Klar: der Westen ist schuld! Das war nicht anders zu erwarten; denn der Schuldkult des Westens ist spätestens seit den 68ern unerschütterlich.

Gravatar: Jürg Rückert

Erstaunlich vernünftige Äußerungen, die ich Herrn Lüders bisher nicht zugetraut hätte!

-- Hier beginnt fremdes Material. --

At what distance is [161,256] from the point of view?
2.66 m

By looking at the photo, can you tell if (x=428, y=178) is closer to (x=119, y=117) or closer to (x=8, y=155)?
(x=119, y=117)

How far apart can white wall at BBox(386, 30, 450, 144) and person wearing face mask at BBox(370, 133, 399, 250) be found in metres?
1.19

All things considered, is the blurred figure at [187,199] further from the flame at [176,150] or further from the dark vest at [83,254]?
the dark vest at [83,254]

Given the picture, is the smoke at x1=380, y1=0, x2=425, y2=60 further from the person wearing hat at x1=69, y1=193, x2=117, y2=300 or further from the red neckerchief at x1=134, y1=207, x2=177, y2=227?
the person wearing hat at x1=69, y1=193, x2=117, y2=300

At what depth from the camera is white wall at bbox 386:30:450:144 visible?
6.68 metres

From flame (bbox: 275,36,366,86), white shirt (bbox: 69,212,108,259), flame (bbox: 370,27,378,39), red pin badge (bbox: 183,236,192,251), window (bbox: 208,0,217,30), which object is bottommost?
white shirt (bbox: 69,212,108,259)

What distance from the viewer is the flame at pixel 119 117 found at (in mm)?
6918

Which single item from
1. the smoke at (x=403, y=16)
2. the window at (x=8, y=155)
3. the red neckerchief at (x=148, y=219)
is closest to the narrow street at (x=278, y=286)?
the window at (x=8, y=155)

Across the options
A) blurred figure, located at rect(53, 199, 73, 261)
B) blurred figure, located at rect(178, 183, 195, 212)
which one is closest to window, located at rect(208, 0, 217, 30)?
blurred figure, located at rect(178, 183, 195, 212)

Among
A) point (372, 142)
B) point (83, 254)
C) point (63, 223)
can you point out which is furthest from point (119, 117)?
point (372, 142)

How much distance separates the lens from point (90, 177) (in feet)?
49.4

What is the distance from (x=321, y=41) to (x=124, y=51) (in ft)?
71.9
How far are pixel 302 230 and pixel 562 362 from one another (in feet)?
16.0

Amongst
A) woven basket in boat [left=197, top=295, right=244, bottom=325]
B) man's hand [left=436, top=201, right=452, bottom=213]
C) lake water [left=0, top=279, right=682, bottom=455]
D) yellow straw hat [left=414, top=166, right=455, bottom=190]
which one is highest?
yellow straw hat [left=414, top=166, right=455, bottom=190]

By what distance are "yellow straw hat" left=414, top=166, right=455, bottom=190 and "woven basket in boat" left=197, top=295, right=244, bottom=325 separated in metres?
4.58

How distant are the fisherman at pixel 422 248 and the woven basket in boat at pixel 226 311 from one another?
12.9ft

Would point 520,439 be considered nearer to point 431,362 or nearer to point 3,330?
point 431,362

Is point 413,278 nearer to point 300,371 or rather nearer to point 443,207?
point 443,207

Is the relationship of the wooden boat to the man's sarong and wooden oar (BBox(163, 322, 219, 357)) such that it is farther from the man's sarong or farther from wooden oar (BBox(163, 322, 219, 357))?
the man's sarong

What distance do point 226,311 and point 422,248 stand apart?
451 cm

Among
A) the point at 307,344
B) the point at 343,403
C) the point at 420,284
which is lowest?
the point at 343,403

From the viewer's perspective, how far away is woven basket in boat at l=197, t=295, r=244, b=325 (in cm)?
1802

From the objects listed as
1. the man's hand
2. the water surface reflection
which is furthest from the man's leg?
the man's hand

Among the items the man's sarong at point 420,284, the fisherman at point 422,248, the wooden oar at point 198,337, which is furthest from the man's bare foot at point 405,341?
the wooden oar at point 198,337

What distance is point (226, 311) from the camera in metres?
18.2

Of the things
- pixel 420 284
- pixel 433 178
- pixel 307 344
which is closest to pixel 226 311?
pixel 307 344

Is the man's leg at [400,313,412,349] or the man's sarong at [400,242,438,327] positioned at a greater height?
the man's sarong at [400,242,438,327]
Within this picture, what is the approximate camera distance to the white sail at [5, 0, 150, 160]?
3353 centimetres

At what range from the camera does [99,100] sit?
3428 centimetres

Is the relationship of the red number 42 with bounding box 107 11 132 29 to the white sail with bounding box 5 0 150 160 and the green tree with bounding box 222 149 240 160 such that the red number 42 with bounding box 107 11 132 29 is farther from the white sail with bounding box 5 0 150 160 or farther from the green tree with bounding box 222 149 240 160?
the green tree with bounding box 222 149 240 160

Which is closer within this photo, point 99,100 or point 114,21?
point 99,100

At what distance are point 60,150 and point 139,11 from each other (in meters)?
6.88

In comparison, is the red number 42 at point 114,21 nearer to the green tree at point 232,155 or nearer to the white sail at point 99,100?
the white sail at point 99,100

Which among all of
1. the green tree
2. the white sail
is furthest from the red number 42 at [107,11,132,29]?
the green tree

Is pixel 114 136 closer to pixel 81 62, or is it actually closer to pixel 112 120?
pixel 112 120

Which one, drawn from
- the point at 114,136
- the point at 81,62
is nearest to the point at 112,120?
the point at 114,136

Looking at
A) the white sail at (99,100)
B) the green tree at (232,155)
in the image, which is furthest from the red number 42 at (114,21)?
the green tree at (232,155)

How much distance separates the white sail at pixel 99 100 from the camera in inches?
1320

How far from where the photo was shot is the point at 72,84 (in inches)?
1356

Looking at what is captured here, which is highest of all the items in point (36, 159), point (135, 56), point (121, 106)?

Der britische Imperialismus ging nahtlos in den amerikanischen über.
Weder der Aufstand gegen Gaddaffi, noch der Aufstand gegen Assad, hätte je ohne vorbereitende Planung und Unterstützung durch die USA stattfinden können.
"Wir mussten die Stadt zerstören, um sie zu retten!" sagten 2 amerikanische Piloten im Vietnamkrieg.
Das war und ist amerikanische "kreative Zerstörung" bis heute.
Einer der ganz oberen Giftmischer dürfte der Herr Soros sein.
Leider, leider ist die göttliche Gerechtigkeit hier auf Erden so wenig spezifisch. Sie trifft eher die Falschen!

Gravatar: Alfred

Putin kennt die Übeltäter - nennt sie aber nicht beim Namen.
USA und Deutschland haben die Terroristen mit Waffen unterstützt.
Die USA macht sich vom Acker, indem sie keine Syrer einreisen lassen, Merkel soll die verbündeten Terroristen in Deutschland aufnehmen.
Damit die Deutschen den Schwindel nicht gleich merken, werden im Staats-Fernsehen ausschließlich Familien mit kleinen Kindern gezeigt, obwohl die Masse aus jungen Männern besteht.
Wir müssen unser Land retten und ein Ende der Doppel-Buletten-GroKo fordern!
De Maiziere fei übersetzt: "Wir müssen die Ausländer schützen und die deutsche Bevölkerung überwachen."

Gravatar: p.feldmann

Danke für die sehr gute synoptische Zusammenfassung!